Après une première conférence qui abordait le mouvement des jeunes engagés pour le climat, cette « génération climat », nous vous donnions rendez-vous le 8 juin dernier au SAS, un espace piloté par l’association Ghett’Up en plein centre de Saint-Denis.

Avec cette deuxième conférence, nous avons souhaité répondre à la question : quelle écologie pour les premiers concernés ? Cette expression fait référence au décalage qui existe entre les jeunes les plus exposés au changement climatique, et ceux qui composent par exemple la majorité des grévistes pour le climat, le mouvement lancé par Greta Thunberg. En effet, selon une étude du collectif « Quantité critique », en France le portrait robot de la militante écologique est une femme issue d’un milieu social privilégié qui se déclare à gauche. Un portrait robot bien différent des jeunes issus de milieux populaires qui sont à la fois ceux qui contribuent le moins au changement climatique et aussi les plus tributaires de celui-ci.
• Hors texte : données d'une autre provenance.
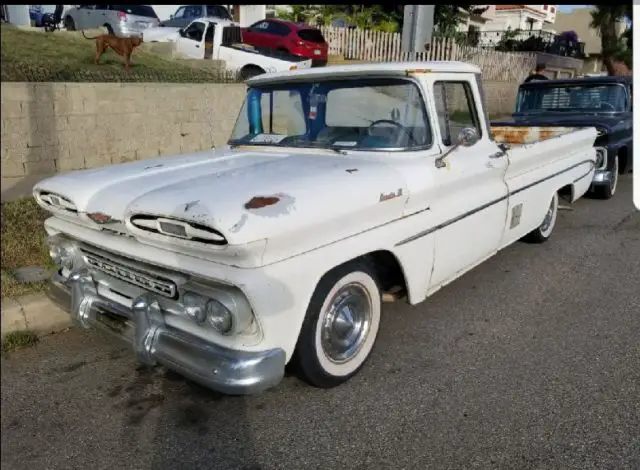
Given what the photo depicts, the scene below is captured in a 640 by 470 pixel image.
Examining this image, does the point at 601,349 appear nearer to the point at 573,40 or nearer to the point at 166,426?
the point at 166,426

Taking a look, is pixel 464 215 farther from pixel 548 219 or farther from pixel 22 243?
pixel 22 243

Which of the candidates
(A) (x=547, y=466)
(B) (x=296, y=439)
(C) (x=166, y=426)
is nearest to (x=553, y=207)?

La table ronde a été animée par Irène Colonna d’Istria, chargée de développement des programmes et partenariats chez makesense et réunissait  Inès Seddiki (Fondatrice de Ghett’up), Achraf Menar (Fondateur de Destins Liés) et Sanaa Saitouli (Fondatrice de Banlieues Climat) pour une discussion passionnante.

« Jeune de quartier populaire, ça n’existe pas »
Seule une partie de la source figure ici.